_Instruction a:_
Duplicate part of the listing below, starting at the line that contains "At what distance" and ending with the last line of the listing.

I got some new ragas from Ravi Shankar's back catalog, and as I listened there was a long sequence of slow single notes that picked up the individual drone strings as they were played over.

And it hit me how this works from the engineering standpoint. The drone strings are very high Q tuned circuits, with mechanical inputs, and the certainty that they can never get into oscillation because there is no active power input. And they are hard-limited by hitting the bridge mechanically at some amplitude. The drone-filters are driven by a very limited amount of energy being fed in, and so they take some time to build up to ringing, giving the delay of the drones in building up to limiting.

I speculate that one could buffer the straight signal, then run it into a very high-Q filter set below the edge of self oscillation, and limit this with some diodes. Probably one diode, as the sitar bridge only limits on one side. This could even be gated by an envelope watcher. You would have to build one high-Q filter per drone frequency, but this probably becomes one state variable filter per.

It's limited, as only a few drones are possible, but this might be a decent sitar-like adjunct to guitar, and not of the wandering-notches variety.
R.G.

In response to the questions in the forum - PCB Layout for Musical Effects is available from The Book Patch. Search "PCB Layout" and it ought to appear.

artifus

throw in some envelope pwm too?


earthtonesaudio

How about a chromatic scale's worth of single transistor twin-T filters?  With high gain transistors and matching you'd be right on the hairy edge of oscillation anyway, and you could intentionally mis-bias them to get your hard limiting.

_Input records:_
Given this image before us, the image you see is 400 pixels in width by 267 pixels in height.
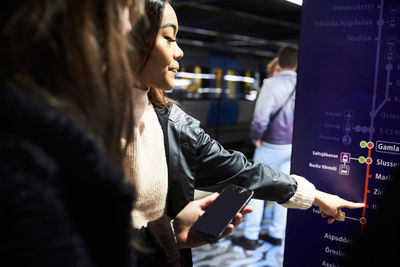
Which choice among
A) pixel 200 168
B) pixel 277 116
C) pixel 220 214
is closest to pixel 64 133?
pixel 220 214

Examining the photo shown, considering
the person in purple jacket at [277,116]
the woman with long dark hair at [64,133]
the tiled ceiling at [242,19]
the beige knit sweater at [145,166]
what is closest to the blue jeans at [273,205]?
the person in purple jacket at [277,116]

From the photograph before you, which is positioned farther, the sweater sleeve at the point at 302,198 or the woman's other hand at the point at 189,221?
the sweater sleeve at the point at 302,198

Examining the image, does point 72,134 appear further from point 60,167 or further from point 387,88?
point 387,88

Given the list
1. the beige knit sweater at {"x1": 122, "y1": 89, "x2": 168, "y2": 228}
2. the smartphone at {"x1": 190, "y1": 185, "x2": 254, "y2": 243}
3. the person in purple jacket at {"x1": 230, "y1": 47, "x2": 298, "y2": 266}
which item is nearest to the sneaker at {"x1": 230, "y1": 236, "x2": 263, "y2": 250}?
the person in purple jacket at {"x1": 230, "y1": 47, "x2": 298, "y2": 266}

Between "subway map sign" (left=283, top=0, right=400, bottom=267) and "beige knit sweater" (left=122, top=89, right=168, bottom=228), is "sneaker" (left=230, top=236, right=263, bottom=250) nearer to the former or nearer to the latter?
"subway map sign" (left=283, top=0, right=400, bottom=267)

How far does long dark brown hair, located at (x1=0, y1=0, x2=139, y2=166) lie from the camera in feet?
1.93

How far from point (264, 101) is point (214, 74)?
687cm

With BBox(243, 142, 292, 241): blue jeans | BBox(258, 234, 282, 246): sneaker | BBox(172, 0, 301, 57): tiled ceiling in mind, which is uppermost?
BBox(172, 0, 301, 57): tiled ceiling

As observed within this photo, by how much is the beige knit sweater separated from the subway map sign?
713 millimetres

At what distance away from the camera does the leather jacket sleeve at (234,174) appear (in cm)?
154

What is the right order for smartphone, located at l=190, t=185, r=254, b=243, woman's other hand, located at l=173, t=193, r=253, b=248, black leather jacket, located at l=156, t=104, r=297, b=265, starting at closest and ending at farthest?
smartphone, located at l=190, t=185, r=254, b=243, woman's other hand, located at l=173, t=193, r=253, b=248, black leather jacket, located at l=156, t=104, r=297, b=265

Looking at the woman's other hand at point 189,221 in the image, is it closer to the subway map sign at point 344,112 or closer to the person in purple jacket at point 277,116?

_Instruction b:_
In the forum post about sitar drone strings, why would probably only one diode be needed for limiting?

_Correct output a:_
At what distance away from the camera does the leather jacket sleeve at (234,174) appear (in cm)?
154

What is the right order for smartphone, located at l=190, t=185, r=254, b=243, woman's other hand, located at l=173, t=193, r=253, b=248, black leather jacket, located at l=156, t=104, r=297, b=265, starting at closest and ending at farthest?
smartphone, located at l=190, t=185, r=254, b=243, woman's other hand, located at l=173, t=193, r=253, b=248, black leather jacket, located at l=156, t=104, r=297, b=265

Looking at the woman's other hand at point 189,221 in the image, is it closer to the subway map sign at point 344,112 or closer to the person in purple jacket at point 277,116?

_Correct output b:_
The sitar bridge only limits on one side.